Conception and design DC,KE; Planning DC,KE,PY; data acquisition DC,PY,JL,KE; analysis SA,SB,JD; interpretation KE,PY,JL,DC; Drafting DC, Critical Revision DC,SA,SB,PY,JL,JD,KE. All authors read and approval the final manuscript.
A range of health outcomes at a population level are related to differences in levels of social disadvantage. Understanding the impact of any such differences in palliative care is important. The aim of this study was to assess, by level of socio-economic disadvantage, referral patterns to specialist palliative care and proximity to inpatient services.

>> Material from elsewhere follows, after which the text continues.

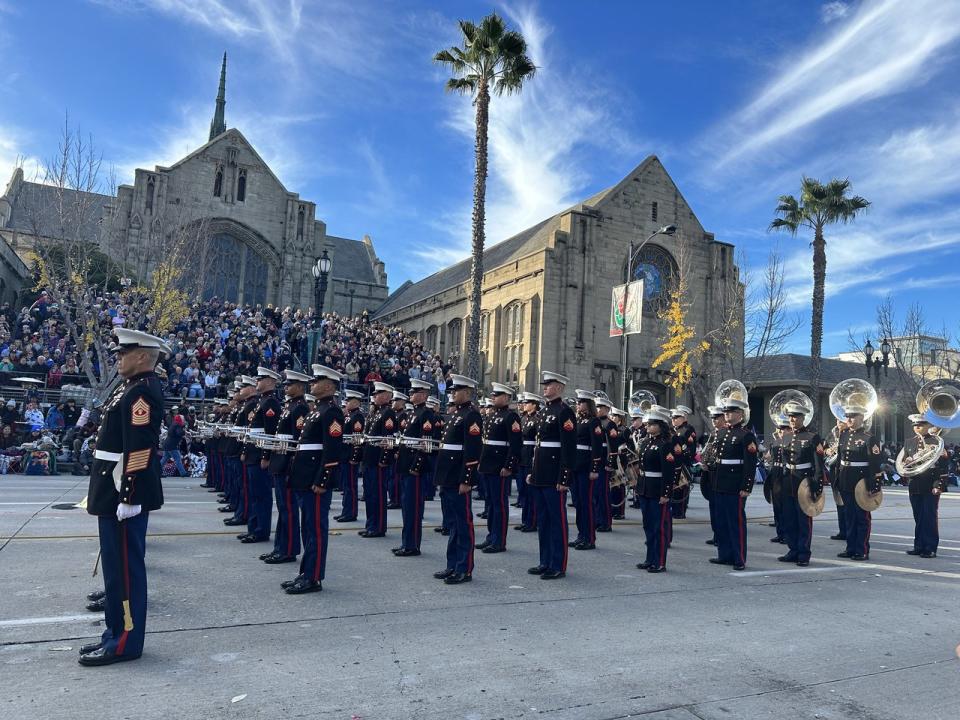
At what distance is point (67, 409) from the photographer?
20.5m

All inpatient and community palliative care services nationally were geocoded (using postcode) to one nationally standardised measure of socio-economic deprivation – Socio-Economic Index for Areas (SEIFA; 2006 census data). Referral to palliative care services and characteristics of referrals were described through data collected routinely at clinical encounters. Inpatient location was measured from each person’s home postcode, and stratified by socio-economic disadvantage.
This study covered July – December 2009 with data from 10,064 patients. People from the highest SEIFA group (least disadvantaged) were significantly less likely to be referred to a specialist palliative care service, likely to be referred closer to death and to have more episodes of inpatient care for longer time. Physical proximity of a person’s home to inpatient care showed a gradient with increasing distance by decreasing levels of socio-economic advantage.
These data suggest that a simple relationship of low socioeconomic status and poor access to a referral-based specialty such as palliative care does not exist. Different patterns of referral and hence different patterns of care emerge.